**Work to complete**: An exact reproduction of the records is required, with all images left out.

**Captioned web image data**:
[Start of Attachment]

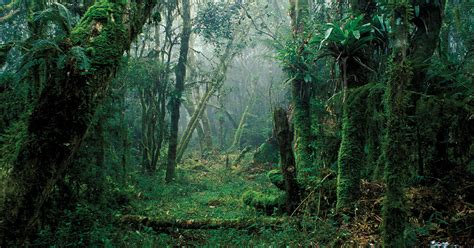 forests  growth finance development march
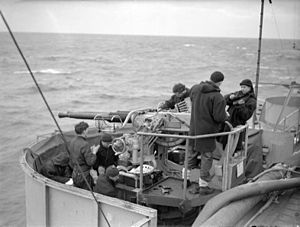 HMS Tracker (D24) - A twin 40 mm Bofors anti-aircraft gun; such weapons were mounted on Tracker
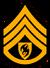 Clavic sergeant1
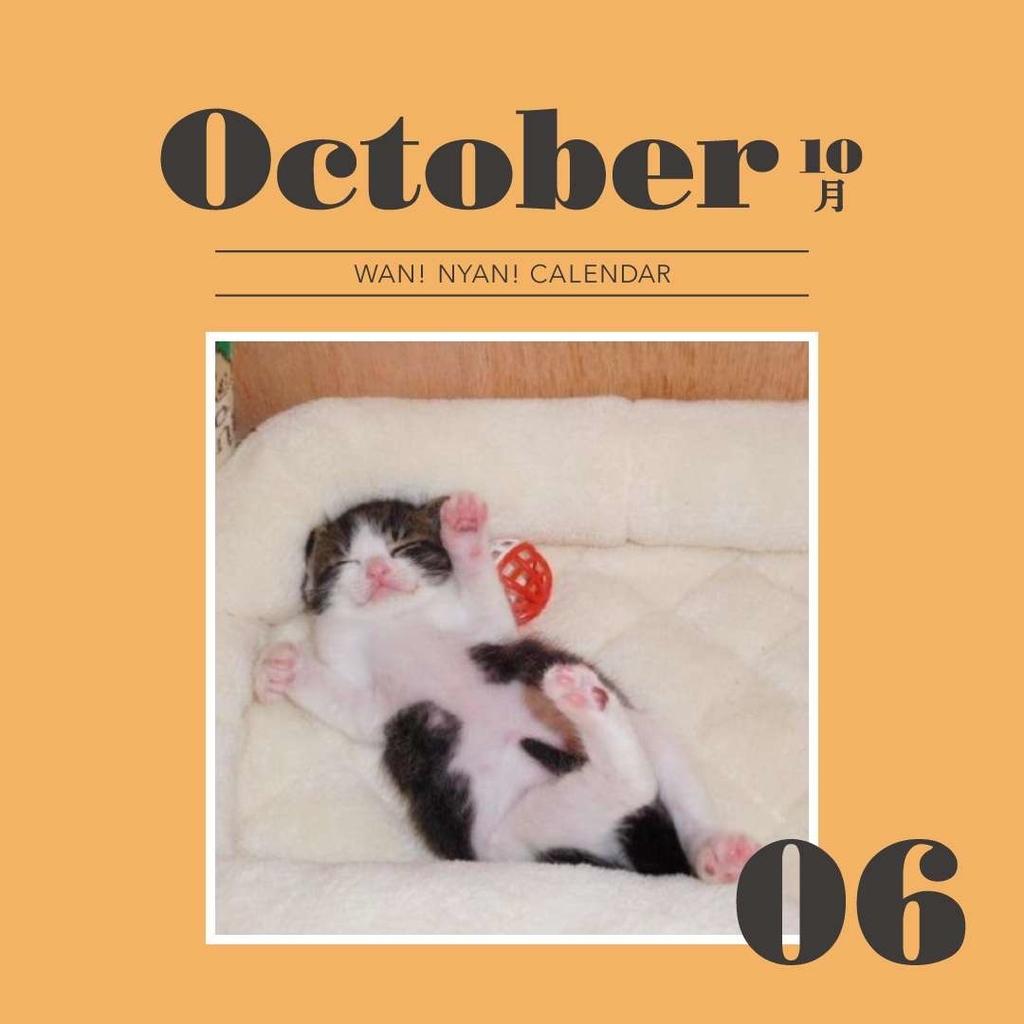 f:id:Gomez-cat:20181109115904j:plain
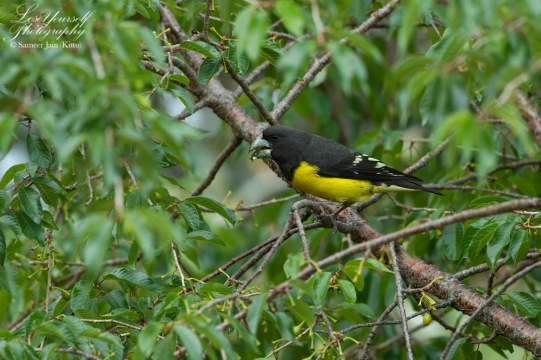 Spot-winged Grosbeak (m)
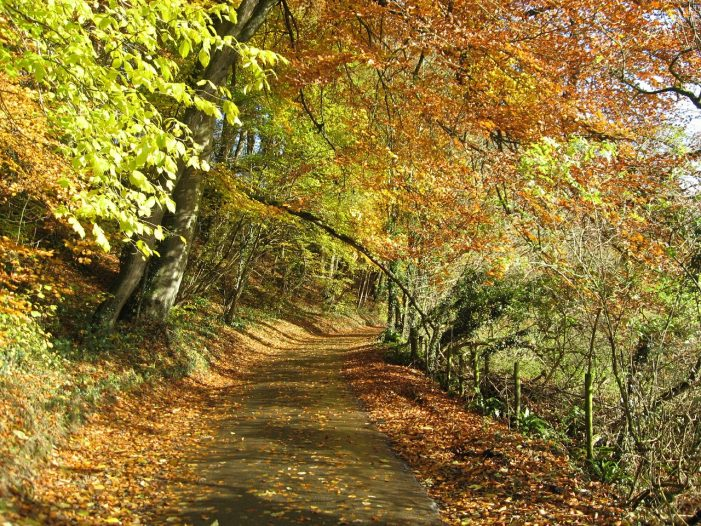 The financial road less travelled still offers a trustworthy route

[End of Attachment]

**Exercise solution**:
 forests  growth finance development march
 HMS Tracker (D24) - A twin 40 mm Bofors anti-aircraft gun; such weapons were mounted on Tracker
 Clavic sergeant1
 f:id:Gomez-cat:20181109115904j:plain
 Spot-winged Grosbeak (m)
 The financial road less travelled still offers a trustworthy route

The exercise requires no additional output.